EDIT: and here is an absolutely beautiful ANSI-compliant query I found here that only costs 703:
SELECT
CUSTOMER_ID, MAX(ORDER_DATE) AS ORDER_DATE
FROM
(
SELECT
CUSTOMER_ID,
ORDER_DATE,
ORDER_AMT *
CASE ROW_NUMBER() OVER(PARTITION BY customer_id ORDER BY order_date DESC)
WHEN 1 THEN 1
WHEN 2 THEN -1
END AS total
FROM
DailySalesTotals
) T
GROUP BY
CUSTOMER_ID
HAVING
SUM(total) < 0;
EDIT2: A co-worker pointed out that using LAST/FIRST makes query even faster (cost 615):
SELECT
CUSTOMER_ID,
ORDER_DATE
FROM (
WITH RANKING AS (
SELECT
CUSTOMER_ID,
ORDER_DATE,
ORDER_AMT,
RANK() OVER(PARTITION BY CUSTOMER_ID ORDER BY ORDER_DATE DESC) AS DATE_RANK
FROM
DailySalesTotals
) SELECT
CUSTOMER_ID,
(
MAX (ORDER_AMT) KEEP (DENSE_RANK LAST ORDER BY order_date) -
MIN (ORDER_AMT) KEEP (DENSE_RANK FIRST ORDER BY order_date)
) AS NET,
MAX(ORDER_DATE) AS ORDER_DATE
FROM
RANKING
WHERE
DATE_RANK < = 2
GROUP BY CUSTOMER_ID
)
WHERE
NET < 0;
Permutations, unique sets, long division, and other beasts
I had an interesting problem to solve at work today. The challenge level was high enough to be able to solve it elegantly in a few hours, except, of course, it took me almost a day, because finding a contiguous block of two hours nowadays seems impossible.

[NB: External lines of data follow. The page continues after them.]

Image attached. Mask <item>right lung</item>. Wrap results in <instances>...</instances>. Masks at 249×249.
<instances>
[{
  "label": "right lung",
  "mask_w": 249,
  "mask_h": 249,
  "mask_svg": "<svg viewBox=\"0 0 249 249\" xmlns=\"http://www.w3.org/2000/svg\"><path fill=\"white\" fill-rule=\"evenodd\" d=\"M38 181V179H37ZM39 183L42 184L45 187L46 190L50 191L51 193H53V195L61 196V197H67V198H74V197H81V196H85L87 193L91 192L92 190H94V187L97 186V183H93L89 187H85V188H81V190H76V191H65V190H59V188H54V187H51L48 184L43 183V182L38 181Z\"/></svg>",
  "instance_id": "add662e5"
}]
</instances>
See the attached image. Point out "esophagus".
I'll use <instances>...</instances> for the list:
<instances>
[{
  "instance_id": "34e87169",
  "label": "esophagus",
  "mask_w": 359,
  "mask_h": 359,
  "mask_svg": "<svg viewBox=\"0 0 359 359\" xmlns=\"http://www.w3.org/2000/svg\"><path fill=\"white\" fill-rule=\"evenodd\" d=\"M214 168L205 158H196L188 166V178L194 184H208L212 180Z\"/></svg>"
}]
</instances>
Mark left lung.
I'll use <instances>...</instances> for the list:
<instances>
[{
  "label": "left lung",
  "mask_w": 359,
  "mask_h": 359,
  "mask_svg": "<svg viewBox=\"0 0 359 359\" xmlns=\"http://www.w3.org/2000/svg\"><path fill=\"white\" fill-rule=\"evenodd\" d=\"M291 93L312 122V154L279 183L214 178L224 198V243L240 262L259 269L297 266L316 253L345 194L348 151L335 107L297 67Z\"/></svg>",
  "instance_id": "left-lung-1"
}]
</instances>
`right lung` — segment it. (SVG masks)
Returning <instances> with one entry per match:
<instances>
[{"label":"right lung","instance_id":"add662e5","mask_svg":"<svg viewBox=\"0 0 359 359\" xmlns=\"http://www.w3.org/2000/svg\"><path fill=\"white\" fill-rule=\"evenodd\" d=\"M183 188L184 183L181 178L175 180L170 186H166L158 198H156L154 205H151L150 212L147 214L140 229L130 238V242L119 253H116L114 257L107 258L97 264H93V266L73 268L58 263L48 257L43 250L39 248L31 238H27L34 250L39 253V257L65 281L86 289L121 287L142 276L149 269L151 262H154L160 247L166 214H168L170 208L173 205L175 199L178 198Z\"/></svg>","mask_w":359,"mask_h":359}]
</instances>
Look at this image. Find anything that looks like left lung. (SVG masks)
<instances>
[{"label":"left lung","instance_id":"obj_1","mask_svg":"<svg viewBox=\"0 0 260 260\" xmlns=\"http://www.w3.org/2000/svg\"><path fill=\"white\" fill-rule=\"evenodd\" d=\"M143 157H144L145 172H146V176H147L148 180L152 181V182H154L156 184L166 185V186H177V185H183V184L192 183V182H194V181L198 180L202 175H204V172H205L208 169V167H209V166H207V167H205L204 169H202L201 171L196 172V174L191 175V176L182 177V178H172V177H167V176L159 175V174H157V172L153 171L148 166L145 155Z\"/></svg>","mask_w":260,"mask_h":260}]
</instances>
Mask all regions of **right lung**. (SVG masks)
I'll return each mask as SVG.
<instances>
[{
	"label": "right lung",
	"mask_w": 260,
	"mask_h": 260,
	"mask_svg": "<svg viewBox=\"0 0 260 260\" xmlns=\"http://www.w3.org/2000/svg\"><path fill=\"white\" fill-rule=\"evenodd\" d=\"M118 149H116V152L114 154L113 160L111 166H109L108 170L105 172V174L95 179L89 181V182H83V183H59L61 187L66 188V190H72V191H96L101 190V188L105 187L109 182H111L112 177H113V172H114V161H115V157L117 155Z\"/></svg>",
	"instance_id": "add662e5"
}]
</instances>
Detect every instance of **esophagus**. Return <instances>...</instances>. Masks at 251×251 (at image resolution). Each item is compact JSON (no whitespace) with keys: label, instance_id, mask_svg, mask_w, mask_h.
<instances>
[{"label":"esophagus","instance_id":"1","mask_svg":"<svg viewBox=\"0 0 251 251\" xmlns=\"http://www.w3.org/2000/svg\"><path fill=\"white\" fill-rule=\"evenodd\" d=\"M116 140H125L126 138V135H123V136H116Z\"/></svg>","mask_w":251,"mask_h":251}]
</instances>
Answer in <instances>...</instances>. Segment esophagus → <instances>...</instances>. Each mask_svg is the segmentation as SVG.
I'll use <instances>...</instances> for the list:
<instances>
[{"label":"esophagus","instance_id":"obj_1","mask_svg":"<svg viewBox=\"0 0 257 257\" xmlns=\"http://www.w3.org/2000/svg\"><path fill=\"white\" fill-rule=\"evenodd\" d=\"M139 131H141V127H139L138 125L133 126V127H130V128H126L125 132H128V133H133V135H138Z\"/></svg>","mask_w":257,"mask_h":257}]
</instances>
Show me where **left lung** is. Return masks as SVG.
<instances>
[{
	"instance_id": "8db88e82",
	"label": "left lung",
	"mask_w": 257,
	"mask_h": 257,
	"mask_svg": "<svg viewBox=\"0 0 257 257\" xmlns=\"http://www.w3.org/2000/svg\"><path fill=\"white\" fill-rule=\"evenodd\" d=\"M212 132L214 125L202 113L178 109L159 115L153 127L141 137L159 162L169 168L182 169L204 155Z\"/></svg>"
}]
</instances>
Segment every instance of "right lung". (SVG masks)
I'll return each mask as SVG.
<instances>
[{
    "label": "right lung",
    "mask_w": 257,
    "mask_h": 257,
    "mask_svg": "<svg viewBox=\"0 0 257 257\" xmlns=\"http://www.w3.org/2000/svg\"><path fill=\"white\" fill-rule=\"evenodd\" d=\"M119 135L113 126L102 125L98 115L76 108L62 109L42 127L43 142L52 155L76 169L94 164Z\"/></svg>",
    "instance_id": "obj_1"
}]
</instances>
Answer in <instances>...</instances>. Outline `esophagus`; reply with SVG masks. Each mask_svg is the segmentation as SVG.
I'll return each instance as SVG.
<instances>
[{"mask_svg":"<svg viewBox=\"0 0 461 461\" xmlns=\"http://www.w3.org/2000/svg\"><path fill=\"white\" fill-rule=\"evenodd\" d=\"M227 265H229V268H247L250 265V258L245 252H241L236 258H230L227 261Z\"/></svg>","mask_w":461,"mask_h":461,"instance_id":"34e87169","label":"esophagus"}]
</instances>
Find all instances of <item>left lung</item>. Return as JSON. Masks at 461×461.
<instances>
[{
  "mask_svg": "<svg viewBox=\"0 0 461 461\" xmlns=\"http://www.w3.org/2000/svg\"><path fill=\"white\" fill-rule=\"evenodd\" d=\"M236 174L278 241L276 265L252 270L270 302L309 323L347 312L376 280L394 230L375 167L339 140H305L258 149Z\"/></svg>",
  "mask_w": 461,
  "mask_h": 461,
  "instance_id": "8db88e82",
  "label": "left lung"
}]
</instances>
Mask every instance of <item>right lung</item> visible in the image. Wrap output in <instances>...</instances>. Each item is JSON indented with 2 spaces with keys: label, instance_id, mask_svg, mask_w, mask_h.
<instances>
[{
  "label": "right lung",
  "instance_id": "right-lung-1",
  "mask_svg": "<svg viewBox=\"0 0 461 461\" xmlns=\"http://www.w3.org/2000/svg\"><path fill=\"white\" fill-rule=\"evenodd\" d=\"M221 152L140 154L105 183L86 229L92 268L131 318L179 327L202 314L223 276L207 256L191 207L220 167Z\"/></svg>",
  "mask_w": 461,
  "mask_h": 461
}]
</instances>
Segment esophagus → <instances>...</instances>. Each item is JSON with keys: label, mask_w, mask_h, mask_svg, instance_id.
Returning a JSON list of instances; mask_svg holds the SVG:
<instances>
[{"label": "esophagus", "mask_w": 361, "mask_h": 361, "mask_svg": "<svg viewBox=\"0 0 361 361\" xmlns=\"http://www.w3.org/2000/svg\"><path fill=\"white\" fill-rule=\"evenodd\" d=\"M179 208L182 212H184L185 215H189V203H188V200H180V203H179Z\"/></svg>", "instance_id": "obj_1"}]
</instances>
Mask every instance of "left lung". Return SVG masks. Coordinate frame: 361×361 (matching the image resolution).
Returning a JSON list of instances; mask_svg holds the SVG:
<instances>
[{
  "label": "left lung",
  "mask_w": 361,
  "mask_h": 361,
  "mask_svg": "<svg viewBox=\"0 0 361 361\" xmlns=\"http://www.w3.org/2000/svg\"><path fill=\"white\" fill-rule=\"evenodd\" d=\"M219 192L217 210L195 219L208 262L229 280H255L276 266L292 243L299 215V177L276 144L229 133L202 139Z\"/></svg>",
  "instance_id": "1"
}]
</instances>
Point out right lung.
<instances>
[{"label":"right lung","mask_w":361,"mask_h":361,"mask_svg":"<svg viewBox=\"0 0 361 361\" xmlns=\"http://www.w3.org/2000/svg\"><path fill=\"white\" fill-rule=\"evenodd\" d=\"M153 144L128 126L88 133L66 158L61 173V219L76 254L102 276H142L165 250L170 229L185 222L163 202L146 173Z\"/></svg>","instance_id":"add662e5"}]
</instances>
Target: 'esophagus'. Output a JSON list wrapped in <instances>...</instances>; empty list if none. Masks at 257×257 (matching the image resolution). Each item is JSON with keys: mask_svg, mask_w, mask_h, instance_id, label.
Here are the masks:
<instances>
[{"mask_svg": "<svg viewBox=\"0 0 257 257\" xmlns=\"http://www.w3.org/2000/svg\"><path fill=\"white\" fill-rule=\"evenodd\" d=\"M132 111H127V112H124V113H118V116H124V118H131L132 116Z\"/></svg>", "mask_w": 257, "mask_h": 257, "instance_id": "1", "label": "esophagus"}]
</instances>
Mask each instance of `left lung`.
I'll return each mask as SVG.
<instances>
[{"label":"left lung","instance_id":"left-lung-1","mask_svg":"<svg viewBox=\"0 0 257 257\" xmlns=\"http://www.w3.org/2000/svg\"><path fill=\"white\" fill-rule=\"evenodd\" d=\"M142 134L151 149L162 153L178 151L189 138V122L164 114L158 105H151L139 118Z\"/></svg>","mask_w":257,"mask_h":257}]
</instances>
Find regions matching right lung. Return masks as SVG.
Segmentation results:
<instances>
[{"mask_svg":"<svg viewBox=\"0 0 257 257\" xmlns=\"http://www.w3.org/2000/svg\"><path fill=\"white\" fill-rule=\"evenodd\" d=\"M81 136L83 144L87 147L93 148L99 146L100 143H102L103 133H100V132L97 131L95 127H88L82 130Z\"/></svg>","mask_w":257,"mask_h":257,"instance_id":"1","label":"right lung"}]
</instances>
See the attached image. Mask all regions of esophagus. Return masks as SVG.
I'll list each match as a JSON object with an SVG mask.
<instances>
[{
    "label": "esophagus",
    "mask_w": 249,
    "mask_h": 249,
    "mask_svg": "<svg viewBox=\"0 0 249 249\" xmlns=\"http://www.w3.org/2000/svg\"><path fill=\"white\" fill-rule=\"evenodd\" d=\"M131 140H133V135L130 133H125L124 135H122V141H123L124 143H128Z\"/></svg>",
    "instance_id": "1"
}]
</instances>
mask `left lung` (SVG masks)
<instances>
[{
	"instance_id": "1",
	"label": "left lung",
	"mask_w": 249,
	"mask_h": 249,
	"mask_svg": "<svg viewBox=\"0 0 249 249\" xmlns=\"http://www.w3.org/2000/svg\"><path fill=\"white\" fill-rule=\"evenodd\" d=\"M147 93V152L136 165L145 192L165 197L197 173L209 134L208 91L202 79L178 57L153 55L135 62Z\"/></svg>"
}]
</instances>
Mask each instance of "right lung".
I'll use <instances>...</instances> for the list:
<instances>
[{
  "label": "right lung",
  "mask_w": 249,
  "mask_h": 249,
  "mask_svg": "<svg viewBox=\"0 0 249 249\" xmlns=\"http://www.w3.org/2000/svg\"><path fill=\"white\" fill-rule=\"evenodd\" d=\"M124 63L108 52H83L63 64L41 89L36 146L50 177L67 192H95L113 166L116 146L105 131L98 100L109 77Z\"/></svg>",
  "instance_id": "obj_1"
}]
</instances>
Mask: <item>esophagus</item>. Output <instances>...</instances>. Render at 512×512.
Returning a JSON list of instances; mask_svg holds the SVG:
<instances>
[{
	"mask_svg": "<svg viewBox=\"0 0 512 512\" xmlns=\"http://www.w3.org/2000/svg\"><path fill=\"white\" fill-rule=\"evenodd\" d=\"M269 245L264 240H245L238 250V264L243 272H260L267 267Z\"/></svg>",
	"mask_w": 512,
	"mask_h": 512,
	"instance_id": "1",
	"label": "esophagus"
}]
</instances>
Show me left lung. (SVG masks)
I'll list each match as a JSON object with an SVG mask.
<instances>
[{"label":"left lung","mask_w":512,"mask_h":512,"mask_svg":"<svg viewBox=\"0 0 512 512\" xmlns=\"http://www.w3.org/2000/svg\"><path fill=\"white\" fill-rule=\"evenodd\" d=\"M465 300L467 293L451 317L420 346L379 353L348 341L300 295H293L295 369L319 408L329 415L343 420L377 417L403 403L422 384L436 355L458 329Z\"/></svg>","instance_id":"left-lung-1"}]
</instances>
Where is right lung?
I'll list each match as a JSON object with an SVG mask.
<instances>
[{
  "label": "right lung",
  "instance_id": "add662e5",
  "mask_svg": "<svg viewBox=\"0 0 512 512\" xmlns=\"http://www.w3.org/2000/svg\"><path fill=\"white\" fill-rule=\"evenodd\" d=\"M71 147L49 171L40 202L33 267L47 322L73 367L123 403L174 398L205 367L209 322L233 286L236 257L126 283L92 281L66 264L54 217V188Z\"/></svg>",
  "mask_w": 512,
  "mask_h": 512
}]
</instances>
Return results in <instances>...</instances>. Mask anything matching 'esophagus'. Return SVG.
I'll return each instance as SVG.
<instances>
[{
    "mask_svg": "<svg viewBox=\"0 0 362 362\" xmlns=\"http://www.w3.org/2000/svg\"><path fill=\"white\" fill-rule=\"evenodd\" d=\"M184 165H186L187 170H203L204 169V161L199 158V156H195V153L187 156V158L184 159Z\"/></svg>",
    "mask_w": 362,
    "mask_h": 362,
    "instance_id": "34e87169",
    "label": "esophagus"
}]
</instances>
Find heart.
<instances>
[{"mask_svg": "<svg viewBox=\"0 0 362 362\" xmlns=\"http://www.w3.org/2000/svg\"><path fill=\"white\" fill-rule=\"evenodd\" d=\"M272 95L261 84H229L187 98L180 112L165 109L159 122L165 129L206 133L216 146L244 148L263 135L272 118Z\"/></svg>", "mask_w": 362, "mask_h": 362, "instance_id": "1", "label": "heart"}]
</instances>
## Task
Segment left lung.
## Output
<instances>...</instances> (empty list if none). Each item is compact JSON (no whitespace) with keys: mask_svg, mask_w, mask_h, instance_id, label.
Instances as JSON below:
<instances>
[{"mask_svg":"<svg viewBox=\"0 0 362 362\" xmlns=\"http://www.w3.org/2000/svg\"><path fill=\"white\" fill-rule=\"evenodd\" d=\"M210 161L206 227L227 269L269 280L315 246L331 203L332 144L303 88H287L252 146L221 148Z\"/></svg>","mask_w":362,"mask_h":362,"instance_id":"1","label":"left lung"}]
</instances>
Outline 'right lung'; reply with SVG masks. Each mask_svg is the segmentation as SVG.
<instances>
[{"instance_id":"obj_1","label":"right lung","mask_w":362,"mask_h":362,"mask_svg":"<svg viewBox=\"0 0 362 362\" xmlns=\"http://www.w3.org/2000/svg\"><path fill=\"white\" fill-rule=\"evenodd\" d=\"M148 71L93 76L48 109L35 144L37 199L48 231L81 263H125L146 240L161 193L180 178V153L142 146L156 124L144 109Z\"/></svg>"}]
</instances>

Imagine that you need to write a program (application, class, two methods, however you want to call it) that will do these two things:
1) Given a set of integer ranges
(0..1, 0..1, 0..1)
it should be able to sequentially list all permutations, like so:
0 0 0 0 0 1 0 1 0 ... 1 1 1
Essentially, you writing a function that will be able to count in a k-numeral system. Here are a few conditions:
- must accept reasonable, but arbitrary number of ranges on the input,
- ranges can be any pair of integers a and b, where a <= b, for example, -1..0 and -234.. 534 are two valid ranges,
- ranges can obviously differ from each other, for example, if you input (0..1, -1..2), the program should produce something like this:
0 -1 0 0 0 1 0 2 ... 1 2
Seems easy enough, just a lot of little traps that can get in a way.
2) By giving your algorithm a second parameter, an integer k, you should be able to specify the kth number of the permutation sequence, so that when you run your code, it will produce all values of the sequence starting with permutation k + 1. For instance if k=2 for (0..1, 0..1, 0..1) the output will look:
0 1 0 0 1 1 1 0 0 ... 1 1 1
For the second part, I used long division to determine the permutation that will correspond to k. The interesting thing about this part is that essentially you are writing a decimal converter capable of converting a decimal representation of an integer into a k-numeral system.
Bonus marks: extend the program to work with other types, so that you can have mixed sets on inputs (a range of integers and a range of strings).
I think this can be made into a neat programming assignment question, no?